El testimonio de una venezolana residente en Río Grande expone el impacto cotidiano de la represión, el miedo y la censura en Venezuela, tras la reciente detención de Nicolás Maduro.

La reciente detención de Nicolás Maduro volvió a poner en el centro del debate internacional la situación política y humanitaria de Venezuela. En ese contexto, Florgeipsa Moreno Nazareth, ciudadana venezolana que reside desde hace ocho años en Río Grande, Tierra del Fuego, brindó un testimonio que refleja cómo la represión y el miedo atraviesan la vida cotidiana de millones de personas, incluso fuera del país.

Moreno Nazareth explicó que su familia permanece en Anzoátegui, una provincia alejada del epicentro político de Caracas, aunque aclaró que la distancia no implica seguridad. “Puede haber una aparente calma, pero el miedo está presente todo el tiempo. Las amenazas son más silenciosas, más tácitas”, sostuvo.

Uno de los aspectos más duros de su relato tiene que ver con la imposibilidad de comunicarse libremente con sus seres queridos. Según contó, las conversaciones con su madre deben ser medidas y cuidadas por temor a represalias. “No puedo hablar con mi mamá de forma literal sobre lo que ocurre. Si le revisan el teléfono, podría ser secuestrada. Esa es la verdadera dimensión de la dictadura”, afirmó.

Durante su etapa como estudiante universitaria en Caracas, Florgeipsa fue testigo directo de protestas, represión policial y hechos de violencia en la vía pública. Recordó las llamadas guarimbas, barricadas improvisadas para impedir el ingreso de grupos armados a los barrios, y el uso de gases lacrimógenos en zonas transitadas.

Como artista, señaló que la falta de libertad de expresión fue determinante para abandonar el país. “En un régimen así, reflexionar o expresarse artísticamente puede costarte la libertad o poner en riesgo a tu familia”, explicó.

También evocó los años más críticos del desabastecimiento, entre 2016 y 2018, cuando acceder a alimentos básicos era una tarea casi imposible. “No había café, azúcar, manteca. Era inviable proyectar una vida”, relató. Para poder emigrar, su familia debió vender piezas de oro heredadas, un hecho que describió como profundamente simbólico.

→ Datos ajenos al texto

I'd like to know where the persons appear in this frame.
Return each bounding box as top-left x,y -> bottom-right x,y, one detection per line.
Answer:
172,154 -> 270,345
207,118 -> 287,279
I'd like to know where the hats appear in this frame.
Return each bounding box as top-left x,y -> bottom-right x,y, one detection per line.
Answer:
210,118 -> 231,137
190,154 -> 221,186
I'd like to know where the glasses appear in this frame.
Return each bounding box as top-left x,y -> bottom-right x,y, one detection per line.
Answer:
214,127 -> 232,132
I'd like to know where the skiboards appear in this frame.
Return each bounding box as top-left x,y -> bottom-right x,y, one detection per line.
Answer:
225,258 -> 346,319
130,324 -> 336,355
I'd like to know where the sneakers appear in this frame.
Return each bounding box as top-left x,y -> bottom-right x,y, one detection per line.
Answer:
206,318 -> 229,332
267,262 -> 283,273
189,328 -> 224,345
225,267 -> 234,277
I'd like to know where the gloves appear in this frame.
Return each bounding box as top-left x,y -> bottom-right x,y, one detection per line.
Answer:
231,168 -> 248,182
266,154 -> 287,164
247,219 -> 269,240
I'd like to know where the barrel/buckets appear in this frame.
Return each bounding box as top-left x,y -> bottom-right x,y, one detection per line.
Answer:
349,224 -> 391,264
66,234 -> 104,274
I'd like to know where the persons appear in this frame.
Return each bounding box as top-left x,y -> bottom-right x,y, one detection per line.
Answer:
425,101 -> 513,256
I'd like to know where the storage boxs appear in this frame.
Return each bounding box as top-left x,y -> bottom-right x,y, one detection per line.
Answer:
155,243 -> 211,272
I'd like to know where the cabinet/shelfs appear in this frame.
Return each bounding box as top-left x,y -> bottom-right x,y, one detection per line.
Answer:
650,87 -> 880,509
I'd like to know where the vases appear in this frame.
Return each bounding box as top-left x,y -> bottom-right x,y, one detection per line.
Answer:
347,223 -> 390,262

Sobre la actualidad del país, Moreno Nazareth describió una Venezuela partida en dos: una minoría vinculada al poder político con acceso al consumo y una mayoría con salarios mínimos que no cubren las necesidades básicas. A pesar de ello, destacó la resiliencia del pueblo venezolano y el uso del humor como herramienta de supervivencia.

Para la comunidad venezolana en el exterior, la detención de Maduro representa un hecho de fuerte impacto simbólico. “Es la sensación de que, aunque tarde, la justicia existe. Es un respiro después de 26 años de violencia, represión y presos políticos”, expresó, aunque advirtió que las heridas sociales y psicológicas son profundas.

Consultada sobre un eventual regreso de quienes emigraron, sostuvo que se trata de una decisión personal y reivindicó a la Argentina como un país históricamente abierto a la inmigración. “Nadie debería ser presionado a volver. Antes de preguntar si alguien va a regresar, lo primero debería ser la empatía”, concluyó.